Do you also don’t want the higher personal loan interest rates to affect your monthly outlays?
If yes, it would be prudent to know some factors that can affect it.
Go through this post and know more!
1. Cibil score
If you have a higher cibil score, then you can get a lower interest rate on personal loan. In turn, it can help you pay reduced EMIs. Having a lower credit score means managing higher personal loan interest rates. It means you will need to pay higher EMIs.
2. Your income
The higher your income is, the more confident will be your lender to sanction the loan at a lower rate. The lower is your salary; the higher will be the personal loan interest rates. It is because lenders may not be confident if you can repay timely EMIs.
3. Working for a reputed employer
If you are working for a known employer, then your lender will offer a personal loan at a lower rate. It is because they will be confident that you will get timely Salaries and pay EMIs on time as well.
4. Existing customers
You can enjoy lower personal loan interest rates if you are an existing customer of a lender.
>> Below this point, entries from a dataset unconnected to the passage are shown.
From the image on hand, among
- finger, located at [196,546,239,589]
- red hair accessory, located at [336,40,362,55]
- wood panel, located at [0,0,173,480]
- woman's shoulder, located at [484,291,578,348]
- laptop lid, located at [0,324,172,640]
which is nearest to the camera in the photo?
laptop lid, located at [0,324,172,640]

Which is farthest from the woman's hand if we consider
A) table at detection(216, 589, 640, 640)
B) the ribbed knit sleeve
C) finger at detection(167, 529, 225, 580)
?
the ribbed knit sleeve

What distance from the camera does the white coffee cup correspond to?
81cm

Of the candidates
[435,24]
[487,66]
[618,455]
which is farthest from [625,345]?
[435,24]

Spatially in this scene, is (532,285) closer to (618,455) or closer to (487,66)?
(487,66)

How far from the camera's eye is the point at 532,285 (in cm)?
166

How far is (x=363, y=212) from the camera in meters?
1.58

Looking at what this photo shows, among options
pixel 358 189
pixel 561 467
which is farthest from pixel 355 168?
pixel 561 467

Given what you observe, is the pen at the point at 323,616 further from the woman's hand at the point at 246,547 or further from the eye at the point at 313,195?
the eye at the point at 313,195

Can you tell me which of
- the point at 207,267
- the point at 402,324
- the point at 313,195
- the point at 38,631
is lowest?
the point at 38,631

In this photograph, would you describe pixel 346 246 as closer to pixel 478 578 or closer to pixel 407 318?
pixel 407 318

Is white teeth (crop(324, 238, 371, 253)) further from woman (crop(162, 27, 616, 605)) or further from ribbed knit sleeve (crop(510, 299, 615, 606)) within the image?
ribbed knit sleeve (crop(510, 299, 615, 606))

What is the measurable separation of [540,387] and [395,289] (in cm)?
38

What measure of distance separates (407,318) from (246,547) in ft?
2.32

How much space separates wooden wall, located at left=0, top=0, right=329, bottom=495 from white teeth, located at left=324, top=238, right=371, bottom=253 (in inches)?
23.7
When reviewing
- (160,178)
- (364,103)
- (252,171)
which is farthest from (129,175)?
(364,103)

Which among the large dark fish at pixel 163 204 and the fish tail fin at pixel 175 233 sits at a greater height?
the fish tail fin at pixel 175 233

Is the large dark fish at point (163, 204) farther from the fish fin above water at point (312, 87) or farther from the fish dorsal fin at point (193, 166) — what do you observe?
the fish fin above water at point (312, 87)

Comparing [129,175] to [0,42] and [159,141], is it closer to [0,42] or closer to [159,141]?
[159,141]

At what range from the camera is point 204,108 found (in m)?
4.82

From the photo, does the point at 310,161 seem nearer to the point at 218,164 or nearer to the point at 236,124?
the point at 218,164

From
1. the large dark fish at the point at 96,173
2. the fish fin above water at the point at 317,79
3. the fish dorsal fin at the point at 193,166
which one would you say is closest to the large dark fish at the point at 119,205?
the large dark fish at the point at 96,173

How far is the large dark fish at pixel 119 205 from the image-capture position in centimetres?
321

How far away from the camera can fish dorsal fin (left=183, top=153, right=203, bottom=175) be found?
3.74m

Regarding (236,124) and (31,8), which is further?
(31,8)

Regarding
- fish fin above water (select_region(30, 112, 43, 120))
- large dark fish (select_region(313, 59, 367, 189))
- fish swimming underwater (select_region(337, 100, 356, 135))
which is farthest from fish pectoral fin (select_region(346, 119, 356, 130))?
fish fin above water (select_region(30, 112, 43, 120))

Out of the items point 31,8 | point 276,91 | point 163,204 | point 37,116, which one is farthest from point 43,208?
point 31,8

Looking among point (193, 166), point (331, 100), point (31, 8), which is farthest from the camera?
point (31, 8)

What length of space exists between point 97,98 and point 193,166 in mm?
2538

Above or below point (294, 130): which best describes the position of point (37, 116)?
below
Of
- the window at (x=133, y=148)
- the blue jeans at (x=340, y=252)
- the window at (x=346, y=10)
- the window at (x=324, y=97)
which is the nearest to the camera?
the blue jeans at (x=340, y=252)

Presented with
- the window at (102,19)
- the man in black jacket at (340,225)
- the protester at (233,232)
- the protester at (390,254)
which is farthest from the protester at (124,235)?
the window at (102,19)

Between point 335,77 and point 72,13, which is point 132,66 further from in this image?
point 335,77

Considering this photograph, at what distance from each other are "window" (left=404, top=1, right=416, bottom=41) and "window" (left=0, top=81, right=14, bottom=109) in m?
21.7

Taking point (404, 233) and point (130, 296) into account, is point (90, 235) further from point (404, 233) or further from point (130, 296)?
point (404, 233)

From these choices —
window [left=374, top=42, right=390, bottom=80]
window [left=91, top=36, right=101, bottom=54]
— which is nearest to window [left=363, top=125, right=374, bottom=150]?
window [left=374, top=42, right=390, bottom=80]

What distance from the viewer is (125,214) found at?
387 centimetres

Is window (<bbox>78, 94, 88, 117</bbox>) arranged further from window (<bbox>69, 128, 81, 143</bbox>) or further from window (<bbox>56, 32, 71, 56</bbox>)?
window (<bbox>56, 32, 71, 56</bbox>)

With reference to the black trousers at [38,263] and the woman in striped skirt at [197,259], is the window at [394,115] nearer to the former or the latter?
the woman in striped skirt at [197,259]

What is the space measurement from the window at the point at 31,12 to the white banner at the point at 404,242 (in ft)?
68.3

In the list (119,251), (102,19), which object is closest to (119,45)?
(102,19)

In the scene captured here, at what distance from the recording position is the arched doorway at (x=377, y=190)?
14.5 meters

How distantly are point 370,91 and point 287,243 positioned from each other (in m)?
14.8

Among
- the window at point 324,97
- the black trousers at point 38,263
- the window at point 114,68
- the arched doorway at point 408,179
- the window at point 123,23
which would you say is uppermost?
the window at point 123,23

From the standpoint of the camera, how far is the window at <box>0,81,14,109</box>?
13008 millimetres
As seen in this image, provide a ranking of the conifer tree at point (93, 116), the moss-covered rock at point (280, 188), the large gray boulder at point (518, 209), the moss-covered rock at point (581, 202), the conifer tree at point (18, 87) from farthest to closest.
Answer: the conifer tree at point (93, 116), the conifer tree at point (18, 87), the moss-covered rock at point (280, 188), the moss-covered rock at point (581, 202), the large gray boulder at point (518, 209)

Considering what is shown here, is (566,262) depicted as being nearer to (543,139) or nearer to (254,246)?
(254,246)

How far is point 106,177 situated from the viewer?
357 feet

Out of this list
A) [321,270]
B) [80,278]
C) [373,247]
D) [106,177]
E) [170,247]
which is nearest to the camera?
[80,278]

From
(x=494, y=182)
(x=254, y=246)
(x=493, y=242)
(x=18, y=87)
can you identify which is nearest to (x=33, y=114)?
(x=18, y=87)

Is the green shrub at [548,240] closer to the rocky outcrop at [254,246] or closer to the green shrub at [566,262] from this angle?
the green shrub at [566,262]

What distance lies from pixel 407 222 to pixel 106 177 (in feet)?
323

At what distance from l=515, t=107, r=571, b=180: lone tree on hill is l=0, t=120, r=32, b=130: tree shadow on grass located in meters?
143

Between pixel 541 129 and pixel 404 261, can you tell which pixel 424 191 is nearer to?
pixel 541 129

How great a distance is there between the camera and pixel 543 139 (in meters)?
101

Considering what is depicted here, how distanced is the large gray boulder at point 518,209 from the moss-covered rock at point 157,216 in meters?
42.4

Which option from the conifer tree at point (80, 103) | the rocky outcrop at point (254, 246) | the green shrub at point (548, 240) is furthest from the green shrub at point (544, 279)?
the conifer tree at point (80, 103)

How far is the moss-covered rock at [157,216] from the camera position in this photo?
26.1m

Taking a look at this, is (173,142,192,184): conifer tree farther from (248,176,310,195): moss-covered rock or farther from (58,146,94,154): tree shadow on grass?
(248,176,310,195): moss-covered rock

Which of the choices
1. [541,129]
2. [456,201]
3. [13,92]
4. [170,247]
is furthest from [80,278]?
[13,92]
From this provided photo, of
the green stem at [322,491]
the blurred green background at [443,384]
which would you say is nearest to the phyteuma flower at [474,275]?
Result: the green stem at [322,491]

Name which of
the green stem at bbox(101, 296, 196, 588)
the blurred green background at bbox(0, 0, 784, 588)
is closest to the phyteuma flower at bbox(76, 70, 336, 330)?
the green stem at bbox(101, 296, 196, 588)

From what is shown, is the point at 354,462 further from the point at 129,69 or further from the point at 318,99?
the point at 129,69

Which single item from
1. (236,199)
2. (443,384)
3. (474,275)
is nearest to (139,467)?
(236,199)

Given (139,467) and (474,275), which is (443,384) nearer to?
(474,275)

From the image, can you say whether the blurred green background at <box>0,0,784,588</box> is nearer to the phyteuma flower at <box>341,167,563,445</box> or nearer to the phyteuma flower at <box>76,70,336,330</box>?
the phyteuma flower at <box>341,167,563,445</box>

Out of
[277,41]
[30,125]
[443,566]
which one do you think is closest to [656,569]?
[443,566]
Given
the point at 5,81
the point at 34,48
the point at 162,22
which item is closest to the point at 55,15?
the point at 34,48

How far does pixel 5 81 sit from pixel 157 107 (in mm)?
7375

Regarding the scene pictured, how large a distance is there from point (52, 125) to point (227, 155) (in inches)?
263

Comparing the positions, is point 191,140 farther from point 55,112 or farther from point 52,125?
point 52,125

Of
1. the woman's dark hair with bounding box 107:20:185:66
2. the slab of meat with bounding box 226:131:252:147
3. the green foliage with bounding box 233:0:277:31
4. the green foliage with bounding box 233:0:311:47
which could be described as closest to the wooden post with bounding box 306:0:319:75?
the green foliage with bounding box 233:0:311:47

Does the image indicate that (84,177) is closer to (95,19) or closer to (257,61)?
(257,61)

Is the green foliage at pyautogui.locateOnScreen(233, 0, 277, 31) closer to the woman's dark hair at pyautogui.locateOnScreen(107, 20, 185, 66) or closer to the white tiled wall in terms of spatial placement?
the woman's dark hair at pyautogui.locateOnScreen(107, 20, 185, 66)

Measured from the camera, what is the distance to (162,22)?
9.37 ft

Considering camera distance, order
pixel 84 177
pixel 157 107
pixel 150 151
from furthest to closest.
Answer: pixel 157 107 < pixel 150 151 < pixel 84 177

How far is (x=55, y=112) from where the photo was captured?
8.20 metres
The lender, in this case, will be aware of your repayment record. Hence, it may provide you with an affordable rate as it may not want to lose you.
5. Defaults
Do you have instances of defaults in your credit report? If yes, then a lender may charge higher personal loan interest rates. It may even reject your loan application. It would be good to have a repayment history of no defaults in the last 12 months.
You can assess your profile and check out where you sit. It will help you know if you will end up getting higher or lower personal loan interest rates.